Phil has been raising beef cattle on a commercial scale for at least the last 15 years. One of the things that helps him the most is his experience with the feed business.
He started working for the Granville Milling Co. right out of high school, in the late 1970s, and has learned a thing or two about how to mix rations and how to adjust them.
“If you don’t do some of those things with advanced nutrition, you’ll never make it,” he said. “You can’t follow along for too long without change.”’
Elizabeth Harsh, executive director of Ohio Cattlemen’s Association, said Phil has a “keen sense of nutrition” and knows how to market his animals.
“Their operation, no doubt, has a very big stake within the beef business,” she said. “They themselves are tremendous advocates in terms of promotion and advocating on behalf of the beef industry.”
Dave Felumlee, chairman of the Ohio Angus Association board and a director with the Ohio Cattlemen’s Association, said the farm looks good from the road, and from the inside.
“They’re very conscientious to do things the right way,” he said, adding that they have “a good, well-run farm.”
Felumlee raises Angus cattle about 15 miles east of the Watts farm.

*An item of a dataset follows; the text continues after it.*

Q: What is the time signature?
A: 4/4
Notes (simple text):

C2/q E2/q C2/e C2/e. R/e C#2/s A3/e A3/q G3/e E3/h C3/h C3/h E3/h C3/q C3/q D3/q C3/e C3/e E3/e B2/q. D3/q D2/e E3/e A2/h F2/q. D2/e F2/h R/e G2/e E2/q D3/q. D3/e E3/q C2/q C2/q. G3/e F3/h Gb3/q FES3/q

He has known the Watts for many years and describes them as sharp, knowledgeable and dedicated.
“Phil knows his markets — what he’s got to do to do make a profit and he manages accordingly,” Felumlee said.Asked about his philosophy on farming, Phil said you need a good work ethic and to be able to manage.
“You see people who are hard workers that can’t manage, and you see people who are good managers but not workers. It takes a combination of those, in my opinion, to make a successful operation,” he said.
Barb said “you’ve got to put in a lot of hours” and have people involved who you can trust and who know what needs done.